INFORMATION GIVEN:

◆ ◆ ◆

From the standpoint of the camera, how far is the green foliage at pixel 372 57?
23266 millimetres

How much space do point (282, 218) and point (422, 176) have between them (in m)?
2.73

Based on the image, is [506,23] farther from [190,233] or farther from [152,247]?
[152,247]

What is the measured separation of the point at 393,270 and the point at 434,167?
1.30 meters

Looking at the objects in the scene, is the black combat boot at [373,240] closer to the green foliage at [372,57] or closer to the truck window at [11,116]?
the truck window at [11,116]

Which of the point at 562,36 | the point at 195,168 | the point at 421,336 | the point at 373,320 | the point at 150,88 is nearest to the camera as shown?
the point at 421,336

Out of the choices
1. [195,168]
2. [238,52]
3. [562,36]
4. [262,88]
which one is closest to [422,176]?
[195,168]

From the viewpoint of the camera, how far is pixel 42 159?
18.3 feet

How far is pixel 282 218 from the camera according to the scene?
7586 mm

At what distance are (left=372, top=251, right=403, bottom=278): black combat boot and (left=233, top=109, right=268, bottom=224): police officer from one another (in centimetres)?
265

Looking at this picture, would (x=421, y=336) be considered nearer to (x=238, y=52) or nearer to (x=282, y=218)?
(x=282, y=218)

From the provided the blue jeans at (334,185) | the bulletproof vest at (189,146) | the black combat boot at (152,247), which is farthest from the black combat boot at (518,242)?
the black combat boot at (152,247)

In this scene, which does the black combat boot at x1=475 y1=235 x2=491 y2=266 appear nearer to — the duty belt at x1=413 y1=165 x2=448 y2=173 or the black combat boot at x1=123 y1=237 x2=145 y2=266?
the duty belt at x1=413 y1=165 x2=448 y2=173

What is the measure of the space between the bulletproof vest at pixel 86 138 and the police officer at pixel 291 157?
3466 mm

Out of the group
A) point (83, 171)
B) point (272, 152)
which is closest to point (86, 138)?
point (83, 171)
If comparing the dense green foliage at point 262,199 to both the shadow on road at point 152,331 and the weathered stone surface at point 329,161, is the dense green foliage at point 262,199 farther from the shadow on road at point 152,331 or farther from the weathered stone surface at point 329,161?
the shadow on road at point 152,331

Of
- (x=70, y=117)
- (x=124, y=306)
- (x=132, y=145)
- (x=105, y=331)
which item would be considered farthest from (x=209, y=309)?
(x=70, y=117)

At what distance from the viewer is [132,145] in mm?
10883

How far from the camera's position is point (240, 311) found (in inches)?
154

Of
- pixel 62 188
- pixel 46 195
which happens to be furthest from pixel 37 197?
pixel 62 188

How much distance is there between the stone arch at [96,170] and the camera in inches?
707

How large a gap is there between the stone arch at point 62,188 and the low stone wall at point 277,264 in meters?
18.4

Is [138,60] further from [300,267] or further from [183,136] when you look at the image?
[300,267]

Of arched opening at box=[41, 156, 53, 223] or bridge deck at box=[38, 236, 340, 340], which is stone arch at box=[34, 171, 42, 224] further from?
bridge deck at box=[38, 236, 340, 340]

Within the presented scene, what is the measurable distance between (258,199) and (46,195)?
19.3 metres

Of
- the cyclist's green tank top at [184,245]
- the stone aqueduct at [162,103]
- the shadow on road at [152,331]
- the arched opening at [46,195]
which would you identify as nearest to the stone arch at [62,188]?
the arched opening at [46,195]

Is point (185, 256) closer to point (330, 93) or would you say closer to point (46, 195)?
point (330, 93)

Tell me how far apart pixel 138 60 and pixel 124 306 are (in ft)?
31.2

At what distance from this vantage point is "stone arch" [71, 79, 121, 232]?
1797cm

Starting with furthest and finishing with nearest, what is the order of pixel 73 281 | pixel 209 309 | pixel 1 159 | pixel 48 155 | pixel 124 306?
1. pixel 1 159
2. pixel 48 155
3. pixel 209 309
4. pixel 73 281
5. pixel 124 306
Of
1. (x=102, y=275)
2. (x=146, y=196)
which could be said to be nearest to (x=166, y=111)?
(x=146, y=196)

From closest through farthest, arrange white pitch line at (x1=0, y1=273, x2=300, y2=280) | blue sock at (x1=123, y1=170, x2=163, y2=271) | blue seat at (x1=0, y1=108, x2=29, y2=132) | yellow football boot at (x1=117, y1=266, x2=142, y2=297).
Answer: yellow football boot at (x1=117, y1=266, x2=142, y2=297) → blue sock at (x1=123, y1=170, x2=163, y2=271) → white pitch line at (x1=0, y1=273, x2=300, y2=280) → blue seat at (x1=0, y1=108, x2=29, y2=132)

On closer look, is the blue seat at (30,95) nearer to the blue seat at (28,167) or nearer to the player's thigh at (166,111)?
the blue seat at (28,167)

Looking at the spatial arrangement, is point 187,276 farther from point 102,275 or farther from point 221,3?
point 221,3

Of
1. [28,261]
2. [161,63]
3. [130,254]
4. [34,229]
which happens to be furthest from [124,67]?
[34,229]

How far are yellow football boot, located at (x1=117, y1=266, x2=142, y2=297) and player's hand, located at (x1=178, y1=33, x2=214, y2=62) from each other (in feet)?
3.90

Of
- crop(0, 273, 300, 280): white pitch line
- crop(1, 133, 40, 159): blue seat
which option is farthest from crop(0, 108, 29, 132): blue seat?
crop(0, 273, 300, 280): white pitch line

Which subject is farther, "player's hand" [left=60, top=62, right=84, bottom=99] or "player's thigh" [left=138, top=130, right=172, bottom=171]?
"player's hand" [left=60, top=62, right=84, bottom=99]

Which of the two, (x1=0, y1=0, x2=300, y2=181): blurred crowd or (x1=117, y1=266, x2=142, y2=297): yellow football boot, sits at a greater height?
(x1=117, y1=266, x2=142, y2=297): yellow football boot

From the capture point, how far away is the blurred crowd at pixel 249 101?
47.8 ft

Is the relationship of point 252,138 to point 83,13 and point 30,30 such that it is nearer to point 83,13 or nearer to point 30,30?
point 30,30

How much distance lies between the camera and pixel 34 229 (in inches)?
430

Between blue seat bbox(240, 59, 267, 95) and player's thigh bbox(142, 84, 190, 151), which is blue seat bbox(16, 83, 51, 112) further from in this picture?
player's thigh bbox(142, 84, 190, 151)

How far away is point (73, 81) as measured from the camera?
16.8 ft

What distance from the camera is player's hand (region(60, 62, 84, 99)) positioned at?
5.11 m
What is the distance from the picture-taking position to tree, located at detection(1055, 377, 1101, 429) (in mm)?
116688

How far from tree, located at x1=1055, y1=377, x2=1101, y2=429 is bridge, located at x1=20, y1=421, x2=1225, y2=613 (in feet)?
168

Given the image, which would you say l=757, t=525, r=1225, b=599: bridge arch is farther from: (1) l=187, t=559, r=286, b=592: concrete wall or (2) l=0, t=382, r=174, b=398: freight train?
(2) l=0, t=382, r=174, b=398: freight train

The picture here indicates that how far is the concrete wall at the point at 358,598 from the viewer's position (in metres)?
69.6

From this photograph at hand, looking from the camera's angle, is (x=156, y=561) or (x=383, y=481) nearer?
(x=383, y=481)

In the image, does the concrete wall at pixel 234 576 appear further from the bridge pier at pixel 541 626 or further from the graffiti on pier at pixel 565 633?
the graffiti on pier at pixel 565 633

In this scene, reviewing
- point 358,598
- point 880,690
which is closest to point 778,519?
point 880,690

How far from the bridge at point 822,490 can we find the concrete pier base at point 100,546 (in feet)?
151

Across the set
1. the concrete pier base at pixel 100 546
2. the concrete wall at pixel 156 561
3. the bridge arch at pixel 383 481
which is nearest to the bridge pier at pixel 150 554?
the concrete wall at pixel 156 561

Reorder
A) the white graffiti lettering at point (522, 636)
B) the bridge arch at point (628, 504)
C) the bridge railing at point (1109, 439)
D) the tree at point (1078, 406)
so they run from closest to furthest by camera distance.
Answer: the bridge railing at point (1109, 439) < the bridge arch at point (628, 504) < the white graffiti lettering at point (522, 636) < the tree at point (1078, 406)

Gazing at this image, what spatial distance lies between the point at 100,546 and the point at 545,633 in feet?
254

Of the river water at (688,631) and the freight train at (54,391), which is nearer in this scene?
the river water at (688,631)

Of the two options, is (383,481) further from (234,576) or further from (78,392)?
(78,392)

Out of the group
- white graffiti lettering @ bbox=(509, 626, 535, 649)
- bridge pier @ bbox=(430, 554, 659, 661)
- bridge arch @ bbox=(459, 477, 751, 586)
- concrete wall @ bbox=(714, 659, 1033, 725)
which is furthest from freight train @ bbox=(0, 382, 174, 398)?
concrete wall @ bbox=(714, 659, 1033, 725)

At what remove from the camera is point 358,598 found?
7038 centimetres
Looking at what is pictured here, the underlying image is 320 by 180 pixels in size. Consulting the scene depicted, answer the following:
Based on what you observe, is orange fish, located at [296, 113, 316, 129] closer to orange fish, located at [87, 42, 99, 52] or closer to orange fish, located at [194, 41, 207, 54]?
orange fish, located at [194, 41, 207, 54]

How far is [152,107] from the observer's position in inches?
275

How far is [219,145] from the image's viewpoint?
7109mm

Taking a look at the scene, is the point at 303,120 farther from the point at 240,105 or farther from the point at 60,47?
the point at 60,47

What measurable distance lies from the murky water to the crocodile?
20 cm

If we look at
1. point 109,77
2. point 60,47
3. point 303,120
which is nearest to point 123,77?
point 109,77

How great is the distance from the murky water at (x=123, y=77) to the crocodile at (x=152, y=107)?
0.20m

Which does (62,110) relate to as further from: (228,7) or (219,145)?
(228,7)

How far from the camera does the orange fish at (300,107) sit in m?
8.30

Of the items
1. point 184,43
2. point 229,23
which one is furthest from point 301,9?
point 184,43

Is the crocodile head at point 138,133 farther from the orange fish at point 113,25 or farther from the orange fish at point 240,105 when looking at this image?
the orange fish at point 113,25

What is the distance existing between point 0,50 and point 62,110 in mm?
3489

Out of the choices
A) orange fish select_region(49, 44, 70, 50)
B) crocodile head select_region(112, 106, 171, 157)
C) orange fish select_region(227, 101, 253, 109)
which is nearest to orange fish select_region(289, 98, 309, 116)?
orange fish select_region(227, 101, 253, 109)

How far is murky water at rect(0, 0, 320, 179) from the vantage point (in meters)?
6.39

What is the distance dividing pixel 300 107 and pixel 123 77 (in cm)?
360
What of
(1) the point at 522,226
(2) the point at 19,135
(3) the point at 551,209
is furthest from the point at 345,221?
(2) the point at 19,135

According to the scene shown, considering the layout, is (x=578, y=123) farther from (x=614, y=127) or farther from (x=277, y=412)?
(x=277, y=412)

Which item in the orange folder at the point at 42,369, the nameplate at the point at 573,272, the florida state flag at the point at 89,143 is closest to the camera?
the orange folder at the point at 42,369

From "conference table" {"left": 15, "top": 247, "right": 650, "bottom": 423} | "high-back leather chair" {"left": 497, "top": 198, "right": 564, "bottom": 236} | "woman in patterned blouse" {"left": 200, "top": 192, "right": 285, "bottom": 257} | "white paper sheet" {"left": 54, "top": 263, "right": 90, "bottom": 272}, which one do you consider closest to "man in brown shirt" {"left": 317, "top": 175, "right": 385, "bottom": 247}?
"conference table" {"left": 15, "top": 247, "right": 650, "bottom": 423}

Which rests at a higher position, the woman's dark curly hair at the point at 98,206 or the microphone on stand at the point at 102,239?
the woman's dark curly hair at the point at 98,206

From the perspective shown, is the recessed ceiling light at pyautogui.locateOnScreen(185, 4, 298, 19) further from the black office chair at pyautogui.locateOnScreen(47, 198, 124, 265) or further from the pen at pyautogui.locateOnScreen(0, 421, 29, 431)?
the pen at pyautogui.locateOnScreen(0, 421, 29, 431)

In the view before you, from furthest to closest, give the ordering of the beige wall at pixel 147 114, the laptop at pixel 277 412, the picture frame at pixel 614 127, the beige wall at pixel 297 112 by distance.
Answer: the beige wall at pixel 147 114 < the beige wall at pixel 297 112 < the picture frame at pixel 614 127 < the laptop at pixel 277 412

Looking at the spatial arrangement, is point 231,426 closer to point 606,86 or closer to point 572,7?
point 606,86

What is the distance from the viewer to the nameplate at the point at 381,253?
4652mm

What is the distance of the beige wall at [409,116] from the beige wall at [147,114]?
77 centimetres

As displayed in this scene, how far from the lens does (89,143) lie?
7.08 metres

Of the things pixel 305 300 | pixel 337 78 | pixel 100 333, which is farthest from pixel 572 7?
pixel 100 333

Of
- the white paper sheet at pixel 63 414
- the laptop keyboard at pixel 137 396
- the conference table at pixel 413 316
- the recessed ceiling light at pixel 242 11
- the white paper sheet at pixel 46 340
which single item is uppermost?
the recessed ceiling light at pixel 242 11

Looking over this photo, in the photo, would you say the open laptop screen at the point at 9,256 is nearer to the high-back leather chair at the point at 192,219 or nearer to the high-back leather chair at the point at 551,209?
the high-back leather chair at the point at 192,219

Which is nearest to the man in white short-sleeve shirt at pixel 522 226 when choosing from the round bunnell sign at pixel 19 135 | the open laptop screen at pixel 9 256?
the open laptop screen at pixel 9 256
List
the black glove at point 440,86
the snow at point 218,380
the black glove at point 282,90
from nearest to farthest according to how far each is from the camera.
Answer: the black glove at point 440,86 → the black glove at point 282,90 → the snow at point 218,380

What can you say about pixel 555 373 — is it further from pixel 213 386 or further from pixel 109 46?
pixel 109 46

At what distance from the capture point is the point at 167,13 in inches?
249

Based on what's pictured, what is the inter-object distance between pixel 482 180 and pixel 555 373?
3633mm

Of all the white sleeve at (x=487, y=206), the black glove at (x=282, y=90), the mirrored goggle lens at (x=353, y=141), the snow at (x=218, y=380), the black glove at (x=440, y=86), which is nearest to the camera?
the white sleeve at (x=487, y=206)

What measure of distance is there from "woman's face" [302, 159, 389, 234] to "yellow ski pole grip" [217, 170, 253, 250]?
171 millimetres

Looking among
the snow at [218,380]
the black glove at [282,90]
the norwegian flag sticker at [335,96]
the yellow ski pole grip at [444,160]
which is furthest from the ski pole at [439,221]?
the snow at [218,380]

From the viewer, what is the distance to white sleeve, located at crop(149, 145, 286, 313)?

◆ ◆ ◆

REQUIREMENT:
Render the data above as a numbered list, from its first line through the line containing "1.30 meters", and leave out any blank lines.

PROBLEM SOLUTION:
1. From the standpoint of the camera, how far is the green foliage at pixel 372 57?
2. 23266 millimetres
3. How much space do point (282, 218) and point (422, 176) have between them (in m)?
4. 2.73
5. Based on the image, is [506,23] farther from [190,233] or farther from [152,247]?
6. [152,247]
7. What is the measured separation of the point at 393,270 and the point at 434,167?
8. 1.30 meters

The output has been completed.